While I will be critical and while it is difficult not to personalize the review, I do not want to expose the four fashion bloggers. They are playing a role, they have good intentions and they seem genuinely compassionate about the women and their lives they encounter during the journey.
Aesthetically, the documentary moves between music video imagery, gap-year tourism and an often pseudo-investigative approach that centers on the question why factories have guards at the gate and whether they can take a glimpse at one of the factories that supplies to global chains, primarily Swedish H&M.
But during all of this the four fashion bloggers still wear make-up, lip-gloss and tourist-appropriate short sleeve T-Shirts. Right from the beginning, the entire story is focusing on ‘the factory’ which immediately reduces complexity, globalization and value chains to one tangible theme: If factories treat workers OK and pay a living minimum wage of 177 USD/month the world will be a better place.

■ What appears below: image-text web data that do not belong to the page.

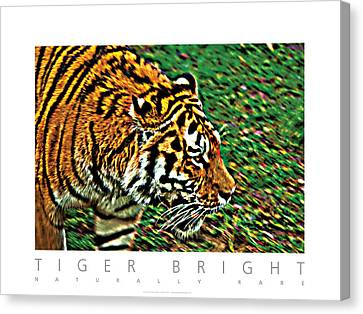 Canvas Print featuring the photograph Tiger Bright  Naturally Rare Poster by David Davies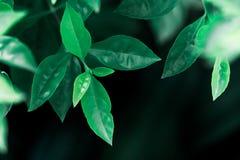 Взгляд природы крупного плана темных ых-зелен лист на солнечном свете Стоковое Изображение RF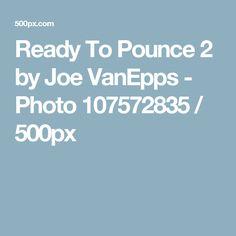 Ready To Pounce 2 by Joe VanEpps - Photo 107572835 / 500px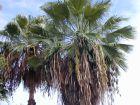 Palmier du Mexique, Washingtonia robusta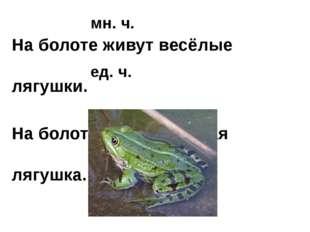 На болоте живут весёлые лягушки. На болоте живёт весёлая лягушка. мн. ч. ед. ч.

Re-Enacting a Human Rights Watch paper
The major source for data and providing credibility to the cause appears to be the 2015 Human Rights Watch report
Work faster or Get Out: Labor Rights Abuses in Cambodias Garment Industry  
and the documentary sometimes seem to re-enact the problems the report pointed out, as if road safety and fainting only become real when the four young women travel on the back of a truck and suffer from mild spells of dehydration.
In Episode 3 they are experiencing the hardship of home-based work themselves when they help one of the women who has a tight deadline for sewing labels on trousers.
In Episode 4, there is a half-hearted attempt to barge into a factory, which leaves the viewers with the revelation that factories are big, employ a lot of women, are noisy and quite hot inside.

In the final episode the women join a demonstration for a higher minimum wage and organize a farewell party-which is not as bad as I thought it could be as the women and activists seem truly appreciative of the concern of the fashion bloggers and their eagerness to pursue the issue of sweatshops further at home in Scandinavia. 
Beyond voluntourism: Event tourism in the global South in the age of #StopKony2012 & selfies
I found it quite striking that the documentary did not feature a single adult protagonist outside Cambodia or an expert of the issues at hand.
On the one hand, I like the idea that a group of young women takes initiative, is active, inquisitive, speaks up and talks on the eye-level of the target audience: Young people hanging out in malls and spending money on unsustainable fashion items. But their simple conclusion ‘it’s the companies’ responsibility to ensure decent work conditions’ reminded me a lot of the Kony 2012 campaign: If we identify a clear target and ‘bad guy’ we can ‘change the world’.
Admirable as it is to join an old-fashioned protest march for a higher minimum wage as global engagement, Cambodian authorities, Chinese factory owners, the European fashion business or transnational civil society are absent from the documentary.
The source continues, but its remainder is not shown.